THERE’S A PHYSICAL EXPLANATION TO ALMOST EVERYTHING
My teacher once told my parents that I ask too much or I ask questions that are too deep – like why fishes have gills while mammals don’t.
Though it seems pretty easy for adults who know a little more than a puny kid who only knew of cats and dogs and plus and minus, it’s quite deep. It’s also hard for a child to wrap around the idea of evolution most especially when the culture is less scientifically inclined.
It’s also hard for a child to wrap around the idea of evolution most especially when the culture is less scientifically inclined.
Being a student in a school built by a religious constitution, it is inevitable to choose sides especially when you’re just a kid whose wisdom is based to that of Son Goku and Professor Utonium or Ragnarok Online characters.
I remember asking why it rains and older people would just answer me with “because God is sad” for most of the time (as if deflecting me from information overload). If only they just explained the Water Cycle or atmospheric conditions that bring rain earlier, I wouldn’t be so darn annoying back then.
I asked why birds don’t die even though they sit on bare transmission lines and nobody had answers to offer. I couldn’t figure out myself because, apparently, electric circuits were far too complicated for a grade schooler.
10 years later, on one of my college subjects, it made sense after learning about circuits and electrons.
In retrospect, that annoying inquisitive boy who just couldn’t take the idea of fishes being designed by God separately to mammals is not happy with just ‘that’.
I still believe there’s a God but as I am just a human, I can only rely on what a human can do and that is to know things as human as possible.
THE MIND IS A WONDERFUL PLACE
My father is a graduate of Philosophy.
So you can only imagine how it is to make my point when I argue with him. It’s hard. That’s all you need to know.
I found it very frustrating to present my case and end up having to throw them away because it’s illogical and/or irrational.
By the time I got into high school, I seldom talked or engaged with Dad because my arguments just fly off somewhere and enjoy a sip of Pina Colada.

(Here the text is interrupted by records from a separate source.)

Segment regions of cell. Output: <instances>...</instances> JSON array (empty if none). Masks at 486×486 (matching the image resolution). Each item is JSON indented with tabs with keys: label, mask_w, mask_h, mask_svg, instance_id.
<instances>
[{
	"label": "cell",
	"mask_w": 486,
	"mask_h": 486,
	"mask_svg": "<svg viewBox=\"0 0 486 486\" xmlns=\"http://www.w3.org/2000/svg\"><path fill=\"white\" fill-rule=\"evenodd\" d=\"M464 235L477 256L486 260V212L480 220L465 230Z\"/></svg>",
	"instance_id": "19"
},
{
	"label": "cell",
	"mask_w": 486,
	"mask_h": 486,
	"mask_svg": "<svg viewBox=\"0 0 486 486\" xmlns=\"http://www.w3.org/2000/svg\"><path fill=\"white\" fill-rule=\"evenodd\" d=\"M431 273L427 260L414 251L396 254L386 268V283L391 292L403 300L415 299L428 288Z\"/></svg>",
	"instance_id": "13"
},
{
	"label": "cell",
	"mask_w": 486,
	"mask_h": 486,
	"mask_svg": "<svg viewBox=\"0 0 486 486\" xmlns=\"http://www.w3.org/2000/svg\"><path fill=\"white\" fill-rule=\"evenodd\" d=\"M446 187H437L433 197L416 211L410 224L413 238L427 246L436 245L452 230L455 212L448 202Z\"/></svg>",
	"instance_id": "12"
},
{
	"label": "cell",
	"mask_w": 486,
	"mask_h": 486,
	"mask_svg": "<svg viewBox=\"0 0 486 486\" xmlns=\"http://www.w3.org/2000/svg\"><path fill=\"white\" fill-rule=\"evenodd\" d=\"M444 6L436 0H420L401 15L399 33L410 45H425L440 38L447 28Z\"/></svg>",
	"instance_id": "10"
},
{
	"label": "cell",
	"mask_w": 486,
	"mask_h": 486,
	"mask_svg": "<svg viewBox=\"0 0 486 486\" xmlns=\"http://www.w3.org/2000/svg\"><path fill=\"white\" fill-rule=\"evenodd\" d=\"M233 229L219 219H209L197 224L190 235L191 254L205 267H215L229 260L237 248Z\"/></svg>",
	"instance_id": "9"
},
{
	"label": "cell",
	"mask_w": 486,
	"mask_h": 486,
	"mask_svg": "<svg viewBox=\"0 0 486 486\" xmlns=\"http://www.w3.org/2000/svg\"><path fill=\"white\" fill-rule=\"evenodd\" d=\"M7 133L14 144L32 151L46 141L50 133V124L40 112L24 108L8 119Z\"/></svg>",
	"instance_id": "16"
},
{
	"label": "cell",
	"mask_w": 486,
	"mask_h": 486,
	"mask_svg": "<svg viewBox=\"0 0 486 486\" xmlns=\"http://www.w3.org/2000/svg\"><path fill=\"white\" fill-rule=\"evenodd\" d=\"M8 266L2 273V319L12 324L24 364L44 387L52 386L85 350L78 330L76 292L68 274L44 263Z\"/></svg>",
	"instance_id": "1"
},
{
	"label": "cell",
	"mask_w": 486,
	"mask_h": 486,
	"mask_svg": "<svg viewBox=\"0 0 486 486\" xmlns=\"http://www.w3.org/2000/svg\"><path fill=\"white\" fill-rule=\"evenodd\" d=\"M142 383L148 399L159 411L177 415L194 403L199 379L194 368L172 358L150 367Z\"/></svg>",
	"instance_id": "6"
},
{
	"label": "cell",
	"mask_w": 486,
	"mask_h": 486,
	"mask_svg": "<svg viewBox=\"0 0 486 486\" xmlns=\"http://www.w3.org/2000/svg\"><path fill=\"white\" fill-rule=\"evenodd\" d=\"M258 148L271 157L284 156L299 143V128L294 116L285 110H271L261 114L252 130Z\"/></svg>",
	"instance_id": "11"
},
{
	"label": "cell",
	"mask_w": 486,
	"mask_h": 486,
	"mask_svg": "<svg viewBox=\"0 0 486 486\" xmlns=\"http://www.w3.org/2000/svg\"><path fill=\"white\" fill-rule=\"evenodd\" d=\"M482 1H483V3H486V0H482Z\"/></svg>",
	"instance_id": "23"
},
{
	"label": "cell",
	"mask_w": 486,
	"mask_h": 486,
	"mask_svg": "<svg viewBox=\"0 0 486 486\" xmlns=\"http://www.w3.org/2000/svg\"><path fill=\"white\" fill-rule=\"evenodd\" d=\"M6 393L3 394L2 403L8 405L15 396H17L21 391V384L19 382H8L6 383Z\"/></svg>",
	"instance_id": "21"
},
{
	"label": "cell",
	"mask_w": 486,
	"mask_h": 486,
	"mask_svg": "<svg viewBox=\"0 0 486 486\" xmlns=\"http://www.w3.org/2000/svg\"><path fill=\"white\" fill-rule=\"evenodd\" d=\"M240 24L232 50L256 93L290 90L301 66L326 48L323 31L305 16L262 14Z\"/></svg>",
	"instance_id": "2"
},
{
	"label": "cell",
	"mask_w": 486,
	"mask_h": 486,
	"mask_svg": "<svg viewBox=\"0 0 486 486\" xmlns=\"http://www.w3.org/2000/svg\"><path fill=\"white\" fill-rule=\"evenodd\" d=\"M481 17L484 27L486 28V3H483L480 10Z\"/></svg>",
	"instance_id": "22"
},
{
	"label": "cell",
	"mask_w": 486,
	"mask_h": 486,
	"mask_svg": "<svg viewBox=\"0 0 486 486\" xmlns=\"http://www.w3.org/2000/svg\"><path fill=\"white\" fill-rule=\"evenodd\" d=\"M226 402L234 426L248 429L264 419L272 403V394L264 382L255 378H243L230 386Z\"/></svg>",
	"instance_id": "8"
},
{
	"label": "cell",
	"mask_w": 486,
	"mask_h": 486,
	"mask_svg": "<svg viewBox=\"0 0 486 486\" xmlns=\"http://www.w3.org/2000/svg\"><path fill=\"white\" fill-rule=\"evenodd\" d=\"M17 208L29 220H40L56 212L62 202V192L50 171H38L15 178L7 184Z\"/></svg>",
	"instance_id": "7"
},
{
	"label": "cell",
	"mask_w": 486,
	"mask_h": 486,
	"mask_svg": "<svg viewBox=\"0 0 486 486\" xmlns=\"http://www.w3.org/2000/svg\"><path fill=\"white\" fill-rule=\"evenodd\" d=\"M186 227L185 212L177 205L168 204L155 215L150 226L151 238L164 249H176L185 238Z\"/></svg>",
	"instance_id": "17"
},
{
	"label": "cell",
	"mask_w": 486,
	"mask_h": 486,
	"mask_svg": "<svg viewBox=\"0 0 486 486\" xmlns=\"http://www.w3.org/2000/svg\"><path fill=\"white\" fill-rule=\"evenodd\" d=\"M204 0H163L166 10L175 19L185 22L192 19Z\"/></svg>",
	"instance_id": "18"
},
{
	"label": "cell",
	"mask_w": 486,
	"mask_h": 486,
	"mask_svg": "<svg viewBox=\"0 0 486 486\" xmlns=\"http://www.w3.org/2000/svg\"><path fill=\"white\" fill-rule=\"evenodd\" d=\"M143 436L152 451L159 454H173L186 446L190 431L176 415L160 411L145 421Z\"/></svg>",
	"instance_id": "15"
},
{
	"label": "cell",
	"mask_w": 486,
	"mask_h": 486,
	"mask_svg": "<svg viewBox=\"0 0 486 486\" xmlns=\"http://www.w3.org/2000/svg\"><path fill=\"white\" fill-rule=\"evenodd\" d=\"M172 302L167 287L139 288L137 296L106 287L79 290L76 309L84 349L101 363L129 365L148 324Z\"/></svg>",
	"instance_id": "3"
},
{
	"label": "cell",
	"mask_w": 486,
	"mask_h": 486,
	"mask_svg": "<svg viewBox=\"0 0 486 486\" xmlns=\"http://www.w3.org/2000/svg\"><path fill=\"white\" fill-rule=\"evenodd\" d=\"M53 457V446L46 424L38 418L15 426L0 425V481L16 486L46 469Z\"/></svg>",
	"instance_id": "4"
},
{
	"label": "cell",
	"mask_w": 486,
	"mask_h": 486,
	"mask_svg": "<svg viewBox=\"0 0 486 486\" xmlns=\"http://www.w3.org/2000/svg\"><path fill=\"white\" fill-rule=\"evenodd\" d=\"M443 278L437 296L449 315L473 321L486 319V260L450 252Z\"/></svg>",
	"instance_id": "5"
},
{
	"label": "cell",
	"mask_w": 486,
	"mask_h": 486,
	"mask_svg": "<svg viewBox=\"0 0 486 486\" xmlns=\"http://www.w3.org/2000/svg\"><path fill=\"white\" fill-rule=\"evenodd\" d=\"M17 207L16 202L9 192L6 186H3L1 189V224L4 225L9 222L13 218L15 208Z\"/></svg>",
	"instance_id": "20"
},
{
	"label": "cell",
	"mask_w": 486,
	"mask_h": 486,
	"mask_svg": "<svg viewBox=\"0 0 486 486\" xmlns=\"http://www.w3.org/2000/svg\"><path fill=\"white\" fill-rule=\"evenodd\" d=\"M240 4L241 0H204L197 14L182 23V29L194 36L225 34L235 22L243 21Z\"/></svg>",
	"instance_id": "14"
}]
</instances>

Although arguing with a Philosopher was tough, it was actually a blessing in disguise.
It is a basic thing for Philosophers to form logical expressions using arguments which mean that when premises are consistently true, the conclusion is also true therefore the argument is valid.
What others fail to see is that, although we think our arguments are all true, they are not necessarily rational.
Just by hints, I learned that logic is taught in texts and in school, but ‘reason’ is taught through guidance and experience.
In other words, I learned to love Philosophy because I was around it all the time – since birth, to be honest.
I now enjoy arguing with my Dad so often that we use it as quality family time. No fish hooks or worms for us. Instead, we catch additional information for knowledge.
Every day, we see and know new things that add to our bank of knowledge so we become wiser as time passes. Through these, we survive and we live.
We seldom dismiss science and philosophy (religion is also based on philosophy, by the way) because we are too busy with our daily lives making money.
We just have to look back from time to time and realize that we are here now because we are guided by what we know and what we still don’t know.